Bu noktaya gelişin başlıca iki aktöründen biri olan PKK, “özerkliğin elde var bir” olması kaydıyla diyalog-müzakere yolunun hâlâ açık, mümkün olduğunu söylerken; herhalde AKP hükümeti, T.C. devletinin öyle bir önkoşulu “asla” kabul etmeyeceğini bilerek konuşuyor. AKP hükümeti ve bizzat Bay Recep Tayyip Erdoğan, gelinen noktada Kürt sorununu artık bir iç sorun olarak görmediklerini, dolayısıyla, müzakere diye bir şeyin sözkonusu olamayacağını gayet kesin ifadelerle ilan ettiler. Onlara göre; PKK üzerinden “Kürt sorunu”, artık İran ve Rusya işbirliği ile Türkiye’ye karşı kurulmuş bir komplo, bir bölme/parçalama girişimidir. Bir “dış tehdit”tir özetle. Dolayısıyla da öznesi bu ülkenin yurttaşları olan bir “iç sorun”la değil, o yurttaşları kullanan bir dış düşmanlar koalisyonunun yarattığı bir “dış sorun”la/düşmanlıkla karşı karşıya olunduğu söyleniyor. Bu durumda PKK’nın desteklenmesi veya onun desteklediği herhangi bir eyleme katılmak, “vatana ihanet”le damgalanması gereken bir edimdir.
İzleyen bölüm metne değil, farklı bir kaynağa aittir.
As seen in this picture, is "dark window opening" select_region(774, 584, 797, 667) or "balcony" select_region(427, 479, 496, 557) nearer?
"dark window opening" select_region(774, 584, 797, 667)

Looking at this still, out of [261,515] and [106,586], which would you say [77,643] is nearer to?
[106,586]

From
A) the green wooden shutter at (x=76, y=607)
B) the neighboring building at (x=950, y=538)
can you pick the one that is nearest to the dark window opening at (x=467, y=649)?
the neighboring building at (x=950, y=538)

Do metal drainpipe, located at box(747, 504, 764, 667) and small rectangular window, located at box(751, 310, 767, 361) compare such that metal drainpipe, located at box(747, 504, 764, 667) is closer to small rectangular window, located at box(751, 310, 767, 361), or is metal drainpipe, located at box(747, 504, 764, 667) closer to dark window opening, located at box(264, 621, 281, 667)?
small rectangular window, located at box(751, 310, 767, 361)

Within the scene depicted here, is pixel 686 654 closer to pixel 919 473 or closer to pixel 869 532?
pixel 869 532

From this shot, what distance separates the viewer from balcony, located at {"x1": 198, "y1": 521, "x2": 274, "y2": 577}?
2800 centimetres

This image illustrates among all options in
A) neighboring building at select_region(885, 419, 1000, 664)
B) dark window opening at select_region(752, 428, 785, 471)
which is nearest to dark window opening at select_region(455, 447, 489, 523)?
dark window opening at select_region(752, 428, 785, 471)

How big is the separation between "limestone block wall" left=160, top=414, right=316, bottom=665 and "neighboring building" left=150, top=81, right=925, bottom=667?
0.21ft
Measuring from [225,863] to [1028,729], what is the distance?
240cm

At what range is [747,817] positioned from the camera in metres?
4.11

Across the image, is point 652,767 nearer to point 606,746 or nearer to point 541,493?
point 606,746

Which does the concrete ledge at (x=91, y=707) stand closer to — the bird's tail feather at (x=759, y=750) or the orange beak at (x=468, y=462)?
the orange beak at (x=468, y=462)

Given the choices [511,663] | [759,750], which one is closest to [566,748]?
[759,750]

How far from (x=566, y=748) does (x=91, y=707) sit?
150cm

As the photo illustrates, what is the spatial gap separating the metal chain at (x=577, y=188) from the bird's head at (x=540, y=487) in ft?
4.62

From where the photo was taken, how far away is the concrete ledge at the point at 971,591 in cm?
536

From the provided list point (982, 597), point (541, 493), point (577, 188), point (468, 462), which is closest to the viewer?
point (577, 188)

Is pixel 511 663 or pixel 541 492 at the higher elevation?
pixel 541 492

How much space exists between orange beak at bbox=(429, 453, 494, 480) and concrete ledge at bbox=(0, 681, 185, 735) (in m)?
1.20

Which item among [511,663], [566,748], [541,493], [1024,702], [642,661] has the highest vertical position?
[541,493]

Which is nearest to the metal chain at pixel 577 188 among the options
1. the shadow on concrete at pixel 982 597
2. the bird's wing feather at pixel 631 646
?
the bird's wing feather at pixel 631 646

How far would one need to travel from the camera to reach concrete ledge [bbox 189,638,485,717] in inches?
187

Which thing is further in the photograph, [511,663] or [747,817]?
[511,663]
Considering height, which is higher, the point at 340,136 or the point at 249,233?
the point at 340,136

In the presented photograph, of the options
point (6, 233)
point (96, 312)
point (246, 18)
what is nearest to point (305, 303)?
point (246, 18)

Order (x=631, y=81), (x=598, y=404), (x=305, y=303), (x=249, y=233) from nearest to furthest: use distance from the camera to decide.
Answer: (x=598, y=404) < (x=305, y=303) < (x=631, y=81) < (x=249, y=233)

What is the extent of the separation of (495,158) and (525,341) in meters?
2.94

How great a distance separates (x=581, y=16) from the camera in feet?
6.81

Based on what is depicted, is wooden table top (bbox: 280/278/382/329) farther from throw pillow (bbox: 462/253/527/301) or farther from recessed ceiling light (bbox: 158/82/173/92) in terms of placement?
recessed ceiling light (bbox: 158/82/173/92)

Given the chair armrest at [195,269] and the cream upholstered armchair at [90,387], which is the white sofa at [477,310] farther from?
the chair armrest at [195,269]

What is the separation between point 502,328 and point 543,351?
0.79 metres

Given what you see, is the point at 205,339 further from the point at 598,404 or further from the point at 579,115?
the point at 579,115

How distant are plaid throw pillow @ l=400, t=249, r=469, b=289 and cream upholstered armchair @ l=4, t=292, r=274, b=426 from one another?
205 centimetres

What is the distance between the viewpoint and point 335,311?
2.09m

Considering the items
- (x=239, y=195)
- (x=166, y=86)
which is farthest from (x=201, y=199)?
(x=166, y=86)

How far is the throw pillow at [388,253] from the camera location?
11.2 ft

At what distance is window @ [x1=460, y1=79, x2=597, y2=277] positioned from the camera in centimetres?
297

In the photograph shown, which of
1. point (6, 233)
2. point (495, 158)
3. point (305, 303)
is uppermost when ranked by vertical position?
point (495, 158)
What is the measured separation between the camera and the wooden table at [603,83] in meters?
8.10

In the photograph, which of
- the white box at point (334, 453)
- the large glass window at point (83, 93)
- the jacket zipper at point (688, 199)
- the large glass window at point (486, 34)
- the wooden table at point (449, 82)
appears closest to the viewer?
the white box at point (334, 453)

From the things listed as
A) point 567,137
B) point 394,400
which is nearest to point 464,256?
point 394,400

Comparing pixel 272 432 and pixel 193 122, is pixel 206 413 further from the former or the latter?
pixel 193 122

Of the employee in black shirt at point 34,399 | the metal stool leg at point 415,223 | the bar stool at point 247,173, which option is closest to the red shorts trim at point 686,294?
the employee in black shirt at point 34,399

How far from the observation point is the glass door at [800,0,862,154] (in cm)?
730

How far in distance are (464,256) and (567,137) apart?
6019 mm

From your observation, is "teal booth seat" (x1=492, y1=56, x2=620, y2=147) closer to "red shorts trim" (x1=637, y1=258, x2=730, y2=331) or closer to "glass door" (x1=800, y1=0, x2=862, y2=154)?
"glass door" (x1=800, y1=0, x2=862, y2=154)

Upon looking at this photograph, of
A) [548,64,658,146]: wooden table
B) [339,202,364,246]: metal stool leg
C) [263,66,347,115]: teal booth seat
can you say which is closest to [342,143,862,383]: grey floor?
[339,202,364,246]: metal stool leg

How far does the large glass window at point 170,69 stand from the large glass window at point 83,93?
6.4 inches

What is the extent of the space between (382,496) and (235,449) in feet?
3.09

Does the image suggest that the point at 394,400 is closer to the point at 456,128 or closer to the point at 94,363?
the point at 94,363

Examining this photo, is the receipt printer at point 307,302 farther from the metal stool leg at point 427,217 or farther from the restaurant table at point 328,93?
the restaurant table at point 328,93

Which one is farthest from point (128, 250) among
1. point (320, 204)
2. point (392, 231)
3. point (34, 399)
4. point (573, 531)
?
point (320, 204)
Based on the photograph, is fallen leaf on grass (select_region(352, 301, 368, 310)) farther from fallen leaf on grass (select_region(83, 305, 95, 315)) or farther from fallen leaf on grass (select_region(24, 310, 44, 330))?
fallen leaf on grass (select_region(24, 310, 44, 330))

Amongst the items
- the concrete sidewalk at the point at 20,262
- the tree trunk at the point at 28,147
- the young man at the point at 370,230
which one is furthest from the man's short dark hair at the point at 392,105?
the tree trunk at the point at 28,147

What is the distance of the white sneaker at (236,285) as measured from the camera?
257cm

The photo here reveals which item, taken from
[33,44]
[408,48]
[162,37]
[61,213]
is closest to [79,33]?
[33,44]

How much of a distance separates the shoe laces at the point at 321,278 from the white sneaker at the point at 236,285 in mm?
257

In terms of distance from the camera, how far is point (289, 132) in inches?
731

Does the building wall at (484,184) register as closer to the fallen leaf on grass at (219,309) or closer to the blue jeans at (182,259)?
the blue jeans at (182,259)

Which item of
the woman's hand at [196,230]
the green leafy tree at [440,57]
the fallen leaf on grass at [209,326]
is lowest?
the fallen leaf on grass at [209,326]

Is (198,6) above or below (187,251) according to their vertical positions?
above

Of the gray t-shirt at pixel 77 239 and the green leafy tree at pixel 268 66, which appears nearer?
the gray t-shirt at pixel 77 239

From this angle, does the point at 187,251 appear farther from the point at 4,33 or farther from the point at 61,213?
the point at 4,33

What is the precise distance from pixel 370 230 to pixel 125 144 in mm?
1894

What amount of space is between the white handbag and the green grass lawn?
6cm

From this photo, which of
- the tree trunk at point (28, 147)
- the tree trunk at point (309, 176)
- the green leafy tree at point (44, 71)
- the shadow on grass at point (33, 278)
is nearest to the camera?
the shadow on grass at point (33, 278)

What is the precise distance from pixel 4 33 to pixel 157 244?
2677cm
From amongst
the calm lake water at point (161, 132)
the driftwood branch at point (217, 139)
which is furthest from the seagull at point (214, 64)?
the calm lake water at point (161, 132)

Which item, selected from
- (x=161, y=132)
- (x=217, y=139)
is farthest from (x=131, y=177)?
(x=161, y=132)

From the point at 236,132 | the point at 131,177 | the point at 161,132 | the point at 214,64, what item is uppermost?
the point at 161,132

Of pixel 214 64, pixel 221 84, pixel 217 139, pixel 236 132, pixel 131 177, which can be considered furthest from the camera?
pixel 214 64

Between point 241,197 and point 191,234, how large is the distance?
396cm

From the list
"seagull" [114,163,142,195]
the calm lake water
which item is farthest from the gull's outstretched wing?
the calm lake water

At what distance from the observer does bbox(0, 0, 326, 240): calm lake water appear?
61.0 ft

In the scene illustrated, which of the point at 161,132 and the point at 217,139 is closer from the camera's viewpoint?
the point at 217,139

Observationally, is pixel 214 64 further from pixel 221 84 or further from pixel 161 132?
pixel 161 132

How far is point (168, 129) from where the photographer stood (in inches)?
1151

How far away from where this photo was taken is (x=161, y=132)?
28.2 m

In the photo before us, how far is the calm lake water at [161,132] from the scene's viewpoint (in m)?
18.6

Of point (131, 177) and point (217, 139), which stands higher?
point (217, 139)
PKK’ya ve onun paralelindeki her tür faaliyete “düşman”a ve “hainler”e karşı davranış kuralları –yani kuralsızlığı– geçerlidir artık. Halen sürmekte olan “operasyonlar”da daha öncekilerde görmediğimiz türden gaddarlıkların “normal”leşmesi de herhalde bu yüzden. 

Ocak ayının ilk haftasında okurun eline geçeceğini sandığım aylık Birikim’de, bu noktaya geliş/getirilişin Osmanlı son döneminin “iç sorun”larını “halletme” süreçlerinin tümünde nihai –son– “aşama” olduğunu özellikle belirttim. “Dış sorun”laştırılan o esasen iç sorunlar bu “aşama”ya getirildikten sonra; ya Ermeniler ve Rumlarla –genelde tüm gayri Müslim halklarla– olduğu gibi –hafif deyimle– “etnik temizlik”le; ya da Arnavut ve Araplarla olduğu gibi “kopuş”la, topraklarıyla birlikte “devlet”i terketmeleri ile sonuçlanmıştır.

O yazıda bunun temel sebebinin Sünni-Türk kimliğin “yapı”sı olduğunu belirttim. Bu kimlik “yapı”sı devletin(in) egemen olduğu alanda “üstün”lüğüne tekabül eden imtiyazlarla donanmış bir “millet-i hâkime” konumunda olmayı ve bunu sürdürebilmeyi olmazsa olmaz sayar. Aynı topraklarda yaşadığı diğer etnik, dinî, mezhebî topluluklarla “eşit”, eşit haklara sahip olmayı içine sindiremeyen, böyle bir durumun olması halinde “çökeceğini”, “yok olacağını” farzeden arkaik –bir anlamda hastalıklı– bir “güç takıntısı” ile belirlenmiştir, maluldür.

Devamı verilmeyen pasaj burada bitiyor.